Note that this includes rejecting the proposed API design if necessary: often APIs leak fingerprinting information not just by implementation, but by design, in that even a careful implementation of the API couldn't help but leak information by documented usage of the API.
@Pierre I feel like this is a straw man. I don’t see people wondering why Safari doesn’t blindly implement every API. They wonder why it takes so long for the ones that already have traction. For the main things that people care about, my impression is that Safari eventually implements them pretty much the same way, which shows that they weren’t delayed over privacy. And then we have results like this that show that the end result is that Safari is fingerprintable, too. And other browsers like Brave that are arguably better on privacy and yet more compatible. So I think the burden of proof is on those claiming that Safari delays are helping privacy. It’s the same thing with energy. People just assume that if there’s a feature Safari doesn’t implement it’s because of battery life—and then Safari does eventually implement it and there’s no evidence presented that the delay led to a much more efficient implementation.
[…] me so much that I was still thinking about it this morning waking up. I’m talking about a post on Michael Tsai’s blog, where he quotes Bitestring’s article: Fingerprinting is worse than I thought. Everything in this […]
I will readily concede that criticism of Safari runs the gamut from NPR's eminently reasonable, experience-backed feedback that Safari ought to correctly implement what it claims to implement at http://blog.apps.npr.org/2021/08/31/joy-generator.html , to completely insane demands.

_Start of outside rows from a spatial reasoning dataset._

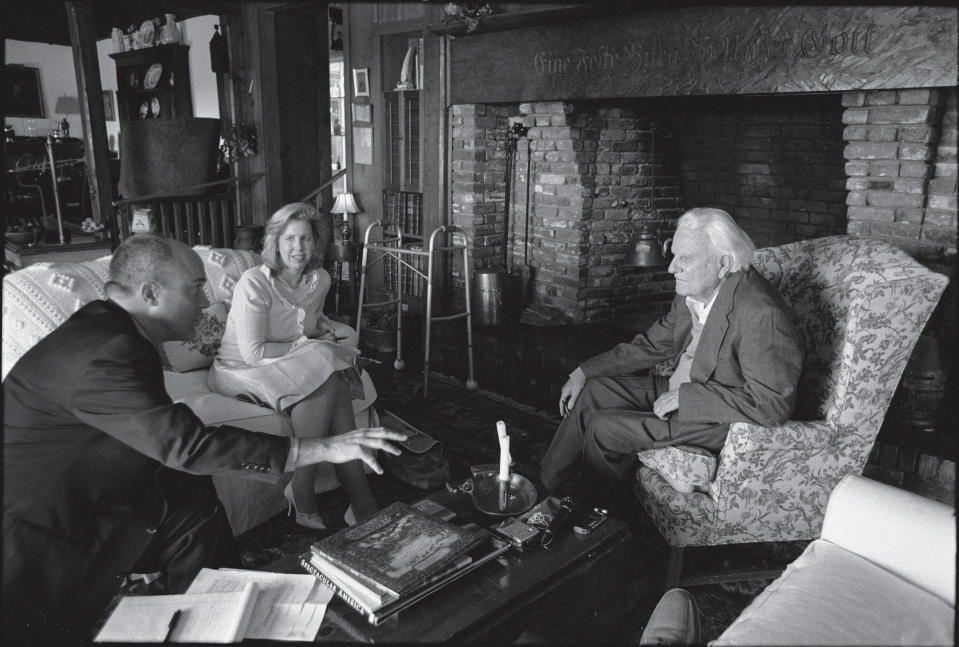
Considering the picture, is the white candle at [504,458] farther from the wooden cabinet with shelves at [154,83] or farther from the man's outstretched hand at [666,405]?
the wooden cabinet with shelves at [154,83]

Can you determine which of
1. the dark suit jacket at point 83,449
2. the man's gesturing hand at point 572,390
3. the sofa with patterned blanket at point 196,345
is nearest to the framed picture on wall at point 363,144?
the sofa with patterned blanket at point 196,345

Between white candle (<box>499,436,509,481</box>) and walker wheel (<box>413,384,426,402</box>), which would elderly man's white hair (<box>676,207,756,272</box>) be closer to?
white candle (<box>499,436,509,481</box>)

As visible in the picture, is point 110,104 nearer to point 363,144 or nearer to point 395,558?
point 363,144

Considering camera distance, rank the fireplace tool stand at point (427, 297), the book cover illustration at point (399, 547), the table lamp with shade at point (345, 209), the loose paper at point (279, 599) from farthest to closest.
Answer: the table lamp with shade at point (345, 209) → the fireplace tool stand at point (427, 297) → the book cover illustration at point (399, 547) → the loose paper at point (279, 599)

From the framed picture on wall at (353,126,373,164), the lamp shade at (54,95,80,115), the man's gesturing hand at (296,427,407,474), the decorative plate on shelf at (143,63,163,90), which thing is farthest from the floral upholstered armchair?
the lamp shade at (54,95,80,115)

But that does not mean "lack of platform integration API" criticism of Safari is fringe. For instance, every single instance of criticism of Safari that claims Apple is "crippling" its browser, especially on iOS, in order to prevent the web from competing with native apps implies Safari is lacking APIs to leverage platform features. Do I really need to point out specific examples of such criticism? And every time this criticism is made to specify what kind of API they would like access to, assuming they even bother to do that, it turns out the API (at least at the time) had not made much in the way of standardization, and often was objected by Firefox too, typically on privacy grounds.

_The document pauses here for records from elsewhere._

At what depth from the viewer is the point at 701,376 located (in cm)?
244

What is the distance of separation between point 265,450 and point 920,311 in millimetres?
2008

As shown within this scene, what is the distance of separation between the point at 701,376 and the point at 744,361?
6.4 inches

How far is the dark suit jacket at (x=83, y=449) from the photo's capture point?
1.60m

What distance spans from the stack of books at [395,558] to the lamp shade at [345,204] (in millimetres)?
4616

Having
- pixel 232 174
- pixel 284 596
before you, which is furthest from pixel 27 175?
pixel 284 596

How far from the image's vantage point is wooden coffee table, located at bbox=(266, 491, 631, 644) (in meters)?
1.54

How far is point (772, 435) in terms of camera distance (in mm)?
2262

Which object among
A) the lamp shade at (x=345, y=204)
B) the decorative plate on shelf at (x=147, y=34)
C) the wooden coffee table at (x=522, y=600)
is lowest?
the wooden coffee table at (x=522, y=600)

Apple ought to better communicate on their intents. And I too am wary of Apple's warped incentives, especially with regard to its iOS and Mac app stores and the revenue they collect from them, which is why I am looking at web apps as a way to circumvent Gatekeeper. But if the criticism that Apple cripples Safari as a way to prevent competition to the native APIs had any grounds, Safari wouldn't implement "downloading" synthesized files… yet it turns out it does. And I am just as much wary of Google introducing web features with little to no regard for the impact on end user privacy in general and avenues for fingerprinting in particular. Apple ought to better explain how what they are doing (and not doing) protects privacy, but we ought to demand from Google how their new APIs are not ruining our expectations of privacy: even if I am not using Chrome, my correspondents may for instance, and Google (and others…) could learn a lot about me from them.
A couple of weeks ago the FingerprintJS site was showing more than a dozen of sessions for me, which were clearly not mine. Today, from another country, no past sessions were shown at all. Thus, I have serious doubts about the reliability of the service with browsers implementing fingerprinting protections.